Ages ago I discovered the joys of reading Spanish novels for fun. It helps to keep up my fluency and build my vocabulary, while adding bits of cultural knowledge. Of course, I always keep my linguistics hat on in case I find anything particularly interesting. This post describes two such findings.

The first is from La carta esférica, a novel about a sailor who joins a mysterious woman on a treasure hunt for a sunken ship carrying a priceless cargo of Jesuit emeralds. It’s by one of my favorite Spanish authors, Arturo Pérez-Reverte, best known for the Capitán Alatriste series. Besides its pleasantly page-turning plot, this novel features the best example I’ve ever seen of the stylistic exploitation of the two different versions of the Spanish imperfect subjunctive. Here, the narrator alternates between -ra and -se subjunctives as he waits for the mysterious lady of the emeralds to stop him from walking out. This alternation adds an extra back-and-forth rhythm to the parallel structure of the successive que clauses.

Todo el rato, hasta que cerró [la puerta] detrás de sí, estuvo esperando que fuese hasta él y lo agarrara por el brazo, que lo obligase a mirarla a los ojos, que contara cualquier cosa para retenerlo.
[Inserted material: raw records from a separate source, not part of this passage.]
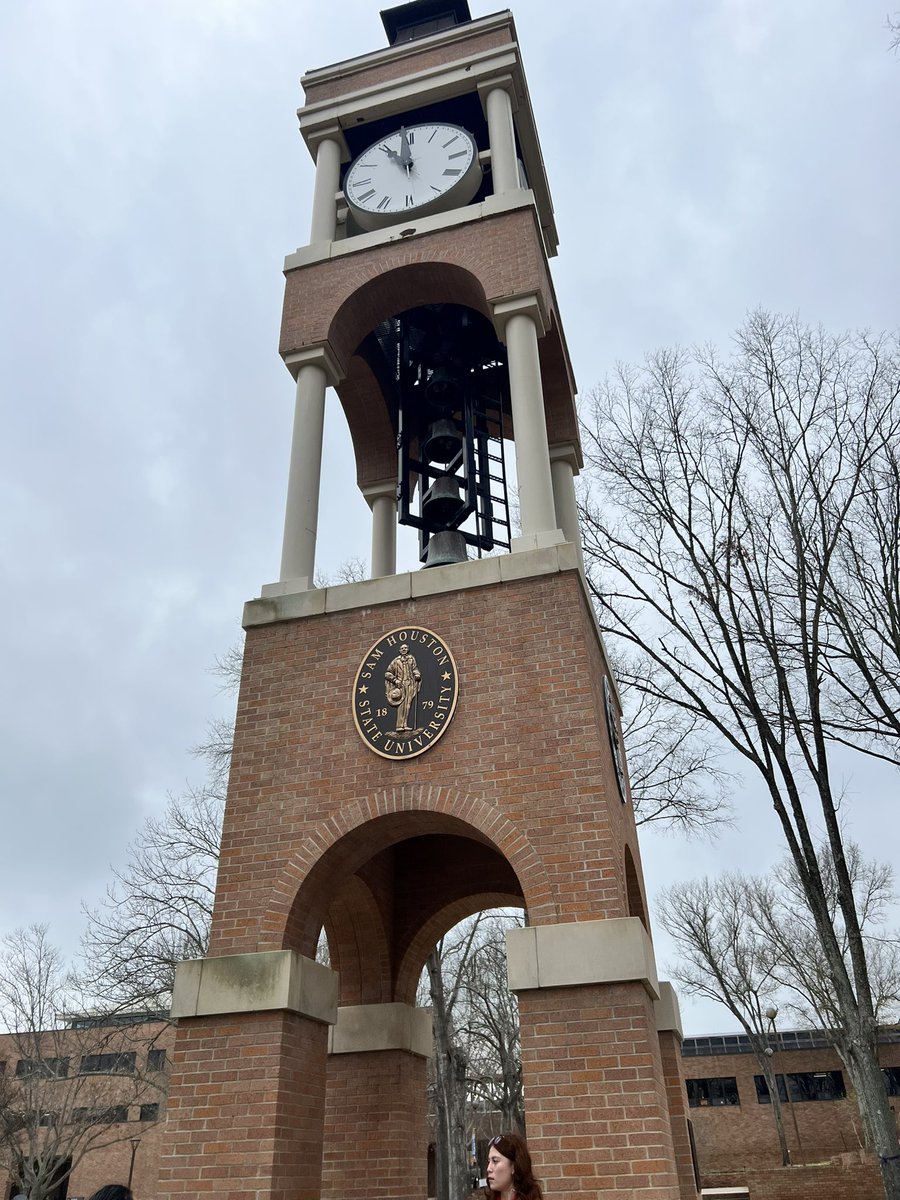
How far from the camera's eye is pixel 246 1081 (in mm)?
6402

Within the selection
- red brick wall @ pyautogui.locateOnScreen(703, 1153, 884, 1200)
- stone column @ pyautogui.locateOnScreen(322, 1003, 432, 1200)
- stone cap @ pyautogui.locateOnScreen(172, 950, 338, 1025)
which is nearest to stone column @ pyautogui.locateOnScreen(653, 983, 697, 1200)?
stone column @ pyautogui.locateOnScreen(322, 1003, 432, 1200)

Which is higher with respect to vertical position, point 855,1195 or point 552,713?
point 552,713

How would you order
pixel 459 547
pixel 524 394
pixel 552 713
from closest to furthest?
pixel 552 713 < pixel 524 394 < pixel 459 547

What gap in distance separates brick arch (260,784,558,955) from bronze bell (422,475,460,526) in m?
3.72

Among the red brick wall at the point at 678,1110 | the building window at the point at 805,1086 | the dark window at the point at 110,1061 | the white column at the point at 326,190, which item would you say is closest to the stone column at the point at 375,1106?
the red brick wall at the point at 678,1110

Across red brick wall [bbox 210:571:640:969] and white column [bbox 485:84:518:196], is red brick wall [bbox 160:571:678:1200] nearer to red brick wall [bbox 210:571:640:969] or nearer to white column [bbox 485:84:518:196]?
red brick wall [bbox 210:571:640:969]

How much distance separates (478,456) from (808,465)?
17.4 ft

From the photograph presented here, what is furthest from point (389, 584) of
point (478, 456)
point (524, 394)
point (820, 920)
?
point (820, 920)

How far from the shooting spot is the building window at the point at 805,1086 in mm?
40219

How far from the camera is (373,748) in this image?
24.6ft

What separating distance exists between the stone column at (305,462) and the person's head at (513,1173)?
18.7ft

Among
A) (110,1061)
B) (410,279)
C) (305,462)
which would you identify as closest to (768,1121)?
(110,1061)

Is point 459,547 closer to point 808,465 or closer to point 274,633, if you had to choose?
point 274,633

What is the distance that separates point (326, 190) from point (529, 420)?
4809mm
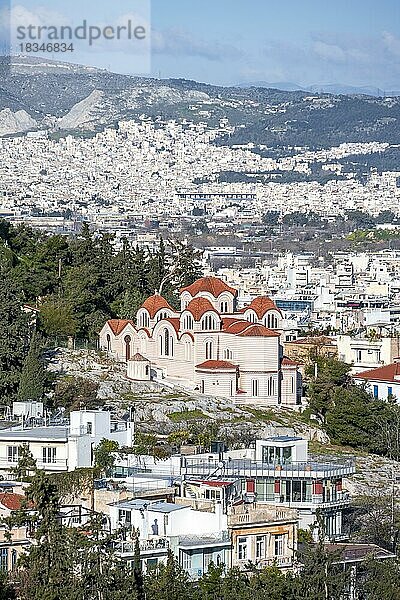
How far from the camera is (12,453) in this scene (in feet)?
60.6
“The whole time, until the door closed behind him, he hoped that she would go to him, take him by the arm, make him look her in the eye, and say anything to keep him there.

Right now I’m reading Magali García Ramis’s memoir of growing up in Puerto Rico, Felices Días Tío Sergio. I first learned about García Ramis when she was inducted into the Academia Puertorriqueña de la Lengua Española (basically, the Puerto Rican branch of the Real Academia Española). In a previous post I described her inaugural lecture, on the Puerto Rican /r/. I bought a copy of Felices Días back then but only recently got around to reading it. It is absolutely delightful, written in simple Spanish that would make it a good first novel for a student to read.

The passage that caught my linguistic eye has to do with another cardinal aspect of Puerto Rican pronunciation, the aspiration of final -s. Here the protagonist, a young girl, is asking her mother to make cat-shaped cookies for the funeral in absentia of their lost cat, Daruel. It’s an interesting passage from a sociolinguistic perspective because it shows the two speakers’ awareness that this is a stigmatized feature. In the first line, Ramis uses the letter j to show the aspirated /h/ pronunciation of the /s/ of los.

— ¿Ah Mami? ¿Ah, nos laj haces? [Mom, will you make them for us?]
– Nos lassss hacesss – corrigió Mami [Will you make them for us? – Mom corrected]
– Bueno, nosss lass hacesss ¿Sí? [OK, will you make them for us?]

I love the exaggeration of the multiple ssss and the way the daughter extends them to nos, which she seems to have pronounced correctly from the start.